■ ФРАГМЕНТ ■

Масштабирование опыта
– Сколько всего микрохирургических операций вы провели на сегодня?
– Для реконструкции молочной железы – 372 DIEAP-лоскута. Но я же занималась не только этим направлением. Микрохирург может и должен быть поливалентным.
С 2000-го по 2004 год я делала микрохирургическую аутотрансплантацию в урогенитальной области – это 240 операций. С 2004-го по 2007 год – челюстно-лицевая хирургия, 39 операций. С 2008 года основное направление – молочная железа, но продолжаю и урогенитальную микрохирургию.
В целом около 650 микрохирургических операций по пересадке лоскутов. Если считать все анастомозы, которые я сшила, то счет идет на тысячи. Но вопрос ведь в том, что считать: только анастомоз ты сшил? Или ты забрал лоскут? Или и то, и другое? Или еще и выхаживал больного после операции?
Я с ординаторской скамьи «тряслась» над этими лоскутами – сначала ассистировала, потом начала шить анастомозы, пока кто-то другой забирал лоскут. Но я за честный подсчет – около 650–700 полноценных микрохирургических операций, где я была ключевым хирургом.
– Вы также врач-онколог. Насколько это важно для успеха операции?

■ ИСХОДНЫЕ ДАННЫЕ ■

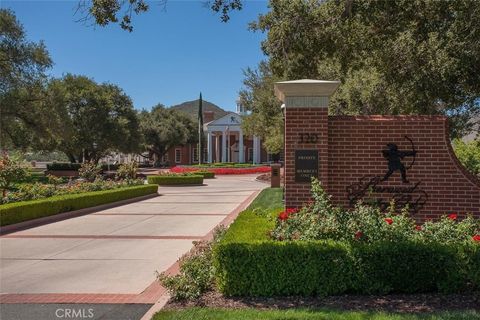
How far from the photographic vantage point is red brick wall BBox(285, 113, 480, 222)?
802cm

■ ТРЕБОВАНИЯ ЗАДАНИЯ ■
Ответьте на вопросы по фрагменту.
(a) Сколько DIEAP-лоскутов для реконструкции молочной железы указано во фрагменте?
(b) В какие годы проводилась челюстно-лицевая хирургия и сколько было операций?
(c) Сколько полноценных микрохирургических операций с участием ключевого хирурга названо при честном подсчете?

■ ОТВЕТ К ЗАДАНИЮ ■
(a) 372 DIEAP-лоскута.
(b) С 2004-го по 2007 год, 39 операций.
(c) Около 650–700 операций.